Stored data entries:
····················

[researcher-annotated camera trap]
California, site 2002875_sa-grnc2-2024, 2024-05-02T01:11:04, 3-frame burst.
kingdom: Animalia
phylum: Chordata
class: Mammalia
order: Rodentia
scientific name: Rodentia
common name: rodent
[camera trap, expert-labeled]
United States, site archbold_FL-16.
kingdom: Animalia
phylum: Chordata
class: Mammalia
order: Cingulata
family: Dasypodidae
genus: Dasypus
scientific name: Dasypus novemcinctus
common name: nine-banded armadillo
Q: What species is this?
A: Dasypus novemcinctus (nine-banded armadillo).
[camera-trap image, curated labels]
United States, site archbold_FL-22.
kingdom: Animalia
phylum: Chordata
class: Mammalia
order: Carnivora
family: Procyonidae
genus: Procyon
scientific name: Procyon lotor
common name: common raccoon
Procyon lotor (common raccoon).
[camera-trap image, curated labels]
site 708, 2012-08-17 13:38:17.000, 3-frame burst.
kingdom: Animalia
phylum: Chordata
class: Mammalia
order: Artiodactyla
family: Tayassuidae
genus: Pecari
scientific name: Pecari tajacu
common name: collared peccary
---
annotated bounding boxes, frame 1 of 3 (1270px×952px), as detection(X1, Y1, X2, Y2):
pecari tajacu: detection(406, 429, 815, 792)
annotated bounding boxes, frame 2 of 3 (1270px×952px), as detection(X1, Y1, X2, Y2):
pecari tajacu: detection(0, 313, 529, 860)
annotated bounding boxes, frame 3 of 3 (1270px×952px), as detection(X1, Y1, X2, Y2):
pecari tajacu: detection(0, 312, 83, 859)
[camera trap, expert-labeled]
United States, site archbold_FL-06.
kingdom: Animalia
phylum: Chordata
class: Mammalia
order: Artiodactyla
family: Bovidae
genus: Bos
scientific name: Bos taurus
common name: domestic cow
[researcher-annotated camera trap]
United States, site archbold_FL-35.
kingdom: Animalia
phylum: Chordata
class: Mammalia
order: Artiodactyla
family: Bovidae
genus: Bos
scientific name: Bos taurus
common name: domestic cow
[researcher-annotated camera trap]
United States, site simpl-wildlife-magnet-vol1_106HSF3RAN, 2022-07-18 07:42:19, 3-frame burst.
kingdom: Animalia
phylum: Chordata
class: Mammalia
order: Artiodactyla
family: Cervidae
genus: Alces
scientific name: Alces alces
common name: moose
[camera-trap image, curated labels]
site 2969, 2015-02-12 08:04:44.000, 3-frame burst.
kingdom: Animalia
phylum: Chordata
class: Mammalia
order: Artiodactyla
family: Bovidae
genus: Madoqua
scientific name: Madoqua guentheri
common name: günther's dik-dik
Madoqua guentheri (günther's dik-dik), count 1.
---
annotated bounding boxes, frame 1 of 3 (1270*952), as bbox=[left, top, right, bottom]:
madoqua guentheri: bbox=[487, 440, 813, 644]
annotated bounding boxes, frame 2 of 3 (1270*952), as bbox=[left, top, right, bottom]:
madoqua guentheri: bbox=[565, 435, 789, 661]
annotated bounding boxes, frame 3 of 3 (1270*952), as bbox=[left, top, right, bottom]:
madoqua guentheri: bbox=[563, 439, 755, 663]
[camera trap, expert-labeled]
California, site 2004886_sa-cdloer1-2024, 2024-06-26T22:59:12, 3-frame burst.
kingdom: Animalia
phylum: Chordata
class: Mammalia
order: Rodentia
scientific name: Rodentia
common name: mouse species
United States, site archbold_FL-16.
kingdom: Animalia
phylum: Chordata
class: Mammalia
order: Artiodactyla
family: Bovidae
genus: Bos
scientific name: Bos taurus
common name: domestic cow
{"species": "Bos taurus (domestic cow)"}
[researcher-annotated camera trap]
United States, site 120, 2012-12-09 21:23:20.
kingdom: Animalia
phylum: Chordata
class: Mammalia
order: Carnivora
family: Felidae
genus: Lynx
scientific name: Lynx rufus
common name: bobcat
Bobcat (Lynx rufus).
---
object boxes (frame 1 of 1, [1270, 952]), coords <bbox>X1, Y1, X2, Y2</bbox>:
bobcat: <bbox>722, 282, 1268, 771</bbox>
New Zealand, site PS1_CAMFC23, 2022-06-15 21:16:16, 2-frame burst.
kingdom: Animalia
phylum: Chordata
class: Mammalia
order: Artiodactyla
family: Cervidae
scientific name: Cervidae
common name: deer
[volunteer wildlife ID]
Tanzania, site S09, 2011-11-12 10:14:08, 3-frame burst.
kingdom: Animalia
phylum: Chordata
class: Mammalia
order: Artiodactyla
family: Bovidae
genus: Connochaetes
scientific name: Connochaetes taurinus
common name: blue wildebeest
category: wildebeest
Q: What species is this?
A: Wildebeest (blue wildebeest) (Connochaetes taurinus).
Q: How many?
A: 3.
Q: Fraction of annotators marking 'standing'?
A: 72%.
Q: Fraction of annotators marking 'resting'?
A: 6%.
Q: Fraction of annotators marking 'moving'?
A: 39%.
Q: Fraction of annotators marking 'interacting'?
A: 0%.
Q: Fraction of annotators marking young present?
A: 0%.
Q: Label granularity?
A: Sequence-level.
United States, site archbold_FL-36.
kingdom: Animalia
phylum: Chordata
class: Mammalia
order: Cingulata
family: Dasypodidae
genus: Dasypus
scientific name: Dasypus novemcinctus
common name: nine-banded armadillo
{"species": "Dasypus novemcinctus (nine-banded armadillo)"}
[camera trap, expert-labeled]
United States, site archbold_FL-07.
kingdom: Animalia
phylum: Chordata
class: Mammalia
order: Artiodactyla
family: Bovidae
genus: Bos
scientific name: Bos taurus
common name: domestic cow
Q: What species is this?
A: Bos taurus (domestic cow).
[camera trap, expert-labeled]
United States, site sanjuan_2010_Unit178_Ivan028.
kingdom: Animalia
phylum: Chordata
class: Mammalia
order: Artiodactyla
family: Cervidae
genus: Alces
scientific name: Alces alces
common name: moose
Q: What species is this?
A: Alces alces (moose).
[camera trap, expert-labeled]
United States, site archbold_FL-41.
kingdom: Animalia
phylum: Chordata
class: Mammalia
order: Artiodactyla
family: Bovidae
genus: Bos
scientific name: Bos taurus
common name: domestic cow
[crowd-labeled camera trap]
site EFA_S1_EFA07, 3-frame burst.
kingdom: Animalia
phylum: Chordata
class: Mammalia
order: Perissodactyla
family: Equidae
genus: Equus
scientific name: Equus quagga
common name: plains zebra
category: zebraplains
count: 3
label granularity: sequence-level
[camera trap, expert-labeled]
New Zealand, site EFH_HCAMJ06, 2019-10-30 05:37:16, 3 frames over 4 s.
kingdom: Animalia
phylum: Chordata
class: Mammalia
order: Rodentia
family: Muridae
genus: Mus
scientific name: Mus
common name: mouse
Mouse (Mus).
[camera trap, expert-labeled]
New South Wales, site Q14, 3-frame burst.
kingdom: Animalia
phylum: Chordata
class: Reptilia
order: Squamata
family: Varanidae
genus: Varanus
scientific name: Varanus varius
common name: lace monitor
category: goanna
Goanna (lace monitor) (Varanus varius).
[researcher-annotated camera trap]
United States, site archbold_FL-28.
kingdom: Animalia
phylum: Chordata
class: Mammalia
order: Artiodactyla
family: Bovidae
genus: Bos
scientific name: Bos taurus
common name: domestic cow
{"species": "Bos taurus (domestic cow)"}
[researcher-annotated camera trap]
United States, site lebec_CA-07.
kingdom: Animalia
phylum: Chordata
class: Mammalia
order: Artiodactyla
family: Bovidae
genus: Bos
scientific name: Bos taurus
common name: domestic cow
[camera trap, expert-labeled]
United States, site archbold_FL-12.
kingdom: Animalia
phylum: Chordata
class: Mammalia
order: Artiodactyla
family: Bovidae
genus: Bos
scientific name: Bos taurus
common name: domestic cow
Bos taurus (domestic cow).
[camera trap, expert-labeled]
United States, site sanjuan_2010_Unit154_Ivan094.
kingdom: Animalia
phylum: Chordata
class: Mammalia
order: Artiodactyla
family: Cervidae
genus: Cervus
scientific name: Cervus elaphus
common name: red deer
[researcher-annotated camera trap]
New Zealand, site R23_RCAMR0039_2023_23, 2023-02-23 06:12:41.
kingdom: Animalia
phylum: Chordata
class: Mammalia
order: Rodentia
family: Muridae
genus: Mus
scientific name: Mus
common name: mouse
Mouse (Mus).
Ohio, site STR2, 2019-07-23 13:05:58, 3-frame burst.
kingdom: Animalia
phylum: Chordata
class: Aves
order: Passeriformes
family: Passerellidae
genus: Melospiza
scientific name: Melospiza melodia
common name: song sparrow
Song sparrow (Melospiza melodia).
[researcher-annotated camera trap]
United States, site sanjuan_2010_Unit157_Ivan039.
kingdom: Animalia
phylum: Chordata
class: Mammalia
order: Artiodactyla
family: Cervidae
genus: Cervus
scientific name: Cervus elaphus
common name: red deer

····················

> **Work item**
Reproduce exactly, please, only the lines from the start of the data above to the line that contains "genus: Madoqua", with both ends kept.

> **Solution to the problem**
[researcher-annotated camera trap]
California, site 2002875_sa-grnc2-2024, 2024-05-02T01:11:04, 3-frame burst.
kingdom: Animalia
phylum: Chordata
class: Mammalia
order: Rodentia
scientific name: Rodentia
common name: rodent
[camera trap, expert-labeled]
United States, site archbold_FL-16.
kingdom: Animalia
phylum: Chordata
class: Mammalia
order: Cingulata
family: Dasypodidae
genus: Dasypus
scientific name: Dasypus novemcinctus
common name: nine-banded armadillo
Q: What species is this?
A: Dasypus novemcinctus (nine-banded armadillo).
[camera-trap image, curated labels]
United States, site archbold_FL-22.
kingdom: Animalia
phylum: Chordata
class: Mammalia
order: Carnivora
family: Procyonidae
genus: Procyon
scientific name: Procyon lotor
common name: common raccoon
Procyon lotor (common raccoon).
[camera-trap image, curated labels]
site 708, 2012-08-17 13:38:17.000, 3-frame burst.
kingdom: Animalia
phylum: Chordata
class: Mammalia
order: Artiodactyla
family: Tayassuidae
genus: Pecari
scientific name: Pecari tajacu
common name: collared peccary
---
annotated bounding boxes, frame 1 of 3 (1270px×952px), as detection(X1, Y1, X2, Y2):
pecari tajacu: detection(406, 429, 815, 792)
annotated bounding boxes, frame 2 of 3 (1270px×952px), as detection(X1, Y1, X2, Y2):
pecari tajacu: detection(0, 313, 529, 860)
annotated bounding boxes, frame 3 of 3 (1270px×952px), as detection(X1, Y1, X2, Y2):
pecari tajacu: detection(0, 312, 83, 859)
[camera trap, expert-labeled]
United States, site archbold_FL-06.
kingdom: Animalia
phylum: Chordata
class: Mammalia
order: Artiodactyla
family: Bovidae
genus: Bos
scientific name: Bos taurus
common name: domestic cow
[researcher-annotated camera trap]
United States, site archbold_FL-35.
kingdom: Animalia
phylum: Chordata
class: Mammalia
order: Artiodactyla
family: Bovidae
genus: Bos
scientific name: Bos taurus
common name: domestic cow
[researcher-annotated camera trap]
United States, site simpl-wildlife-magnet-vol1_106HSF3RAN, 2022-07-18 07:42:19, 3-frame burst.
kingdom: Animalia
phylum: Chordata
class: Mammalia
order: Artiodactyla
family: Cervidae
genus: Alces
scientific name: Alces alces
common name: moose
[camera-trap image, curated labels]
site 2969, 2015-02-12 08:04:44.000, 3-frame burst.
kingdom: Animalia
phylum: Chordata
class: Mammalia
order: Artiodactyla
family: Bovidae
genus: Madoqua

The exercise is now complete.